Einde inhoudsopgave
Landsverordening belasting op bedrijfsomzetten 1997 [Curaçao]
Artikel 9 [Vrijstelling ‘export-bedrijfsomzet’]
Geldend
Geldend vanaf 10-10-2010
- Redactionele toelichting
Deze landsverordening verkrijgt de status van landsverordening van Curaçao. Voorheen landsverordening van de Nederlandse Antillen.
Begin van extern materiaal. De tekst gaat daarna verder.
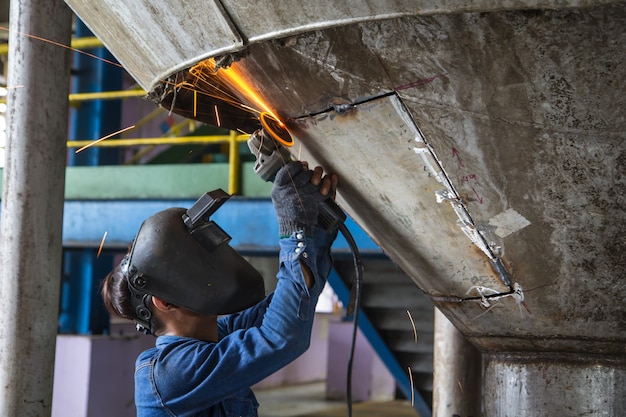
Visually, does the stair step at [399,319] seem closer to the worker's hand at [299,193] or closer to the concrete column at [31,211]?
the concrete column at [31,211]

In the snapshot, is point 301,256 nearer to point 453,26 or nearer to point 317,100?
point 317,100

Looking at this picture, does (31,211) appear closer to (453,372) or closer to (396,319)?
(453,372)

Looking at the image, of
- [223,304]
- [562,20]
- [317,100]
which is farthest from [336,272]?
[562,20]

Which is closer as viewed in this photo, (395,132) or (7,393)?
(395,132)

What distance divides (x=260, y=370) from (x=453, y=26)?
2.91ft

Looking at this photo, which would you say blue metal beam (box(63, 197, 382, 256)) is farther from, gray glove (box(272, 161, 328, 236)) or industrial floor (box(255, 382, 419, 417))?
industrial floor (box(255, 382, 419, 417))

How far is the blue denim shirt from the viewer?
5.42 feet

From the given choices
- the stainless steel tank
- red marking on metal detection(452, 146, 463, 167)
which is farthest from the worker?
red marking on metal detection(452, 146, 463, 167)

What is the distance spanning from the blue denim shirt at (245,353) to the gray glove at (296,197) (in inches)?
1.2

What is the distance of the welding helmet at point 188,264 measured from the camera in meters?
1.79

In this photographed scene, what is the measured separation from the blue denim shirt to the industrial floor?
6.88 metres

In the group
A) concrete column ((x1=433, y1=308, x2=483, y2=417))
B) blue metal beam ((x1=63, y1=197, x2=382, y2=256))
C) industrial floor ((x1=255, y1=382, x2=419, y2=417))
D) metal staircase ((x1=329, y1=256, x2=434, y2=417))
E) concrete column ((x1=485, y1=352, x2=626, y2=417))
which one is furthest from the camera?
industrial floor ((x1=255, y1=382, x2=419, y2=417))

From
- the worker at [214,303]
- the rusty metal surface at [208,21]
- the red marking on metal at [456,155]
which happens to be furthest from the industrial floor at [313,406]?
the red marking on metal at [456,155]

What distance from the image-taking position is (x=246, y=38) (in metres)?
1.34
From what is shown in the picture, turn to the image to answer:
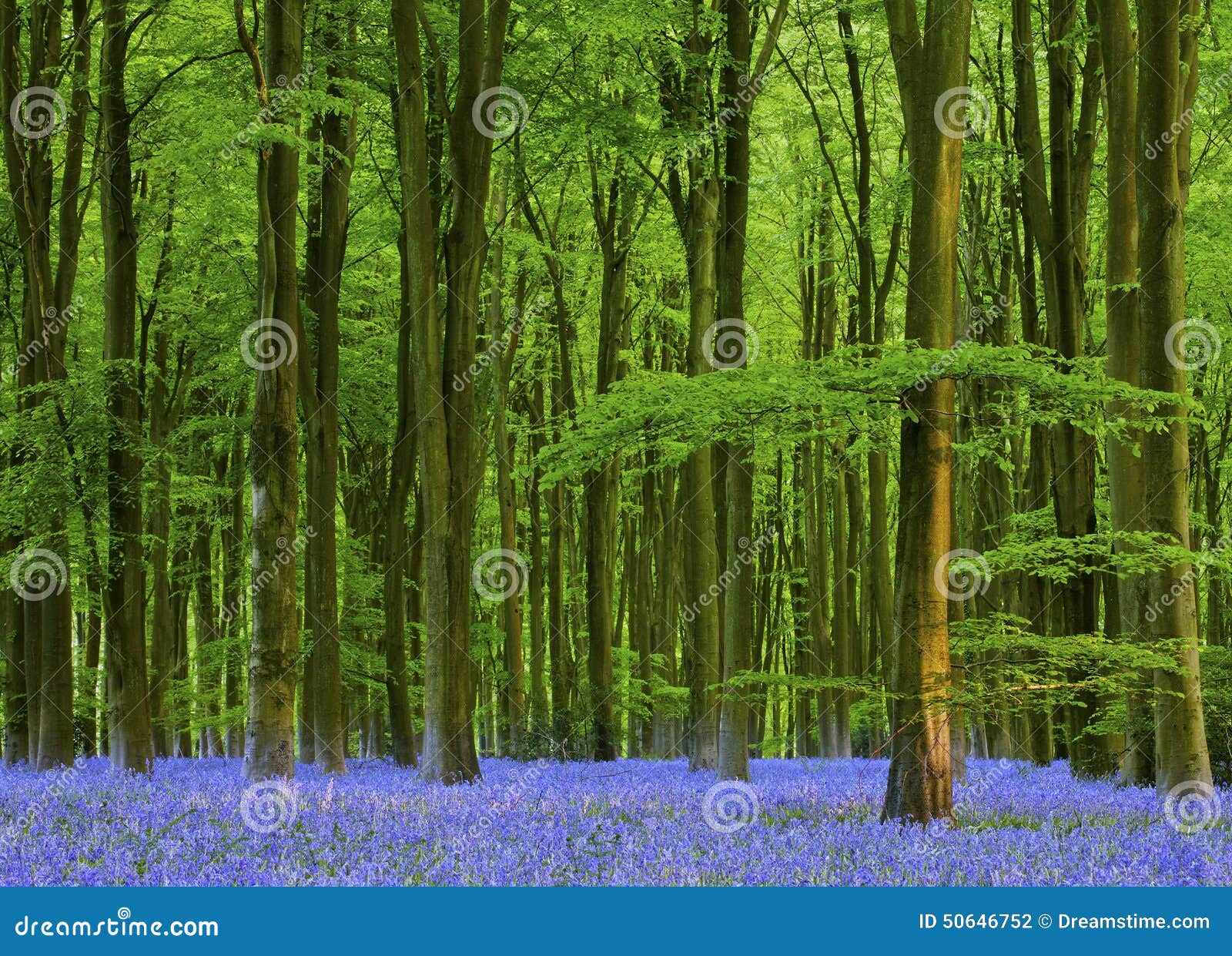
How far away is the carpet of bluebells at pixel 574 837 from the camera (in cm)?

De tekst van dit artikel, zoals deze luidde op 01-01-2008 is overgenomen uit Vakstudie Belastingen van de Koninkrijksdelen buiten Europa.
- Bronpublicatie:
04-09-2010, Afkondigingsblad Curaçao 2010, 87 (uitgifte: 04-09-2010, kamerstukken/regelingnummer: -)
- Inwerkingtreding
10-10-2010
- Bronpublicatie inwerkingtreding:
23-09-2010, Stb. 2010, 387 (uitgifte: 01-10-2010, kamerstukken/regelingnummer: -)
- Afhankelijke geldigheid
Treedt krachtens art. 2 van de Eilandsverordening vaststelling diverse landsverordeningen Curaçao tegelijk in werking met art. I en II van de Rijkswet wijziging Statuut in verband met de opheffing van de Nederlandse Antillen (07-09-2010, Stb. 333).
- Vakgebied(en)
Belastingen overzeese Koninkrijksdelen / Curaçao
1.
Vrijstelling van belasting wordt verleend voor dat gedeelte van de bedrijfsomzet waarvan een exportondernemer kan aantonen dat hij dat heeft gerealiseerd door de levering van goederen aan buiten het heffingsgebied wonende of gevestigde afnemers, waarbij de goederen in het kader van die levering door of in opdracht van de ondernemer zijn verzonden of vervoerd naar een bestemming buiten het heffingsgebied.
2.
In afwijking van het bepaalde in artikel 1, eerste lid, onderdeel d, wordt het grondgebied van het eiland Sint Maarten dat niet behoort tot het grondgebied van de Nederlandse Antillen voor de toepassing van dit artikel aangemerkt als behorende tot het heffingsgebied.
3.
Ten einde het recht op de in het eerste lid genoemde vrijstelling aan te tonen dient de ondernemer ter zake van de in het eerste lid genoemde leveringen in zijn administratie te beschikken over:
- a.
een dubbel van de uitgereikte factuur met een duidelijke specificatie van de hoeveelheid en soort van de geleverde goederen, de te ontvangen vergoeding en de naam en het adres van de afnemer,
- b.
een betalingsbewijs,
- c.
de vervoersdocumenten waaruit blijkt dat de goederen het heffingsgebied daadwerkelijk hebben verlaten,
- d.
een kopie van het door de bevoegde autoriteiten afgetekende landings- en invoerdocument van het land waarnaar de goederen zijn vervoerd dan wel ten genoegen van de Inspecteur een verklaring van het land van bestemming dat de goederen hun bestemming daadwerkelijk hebben bereikt.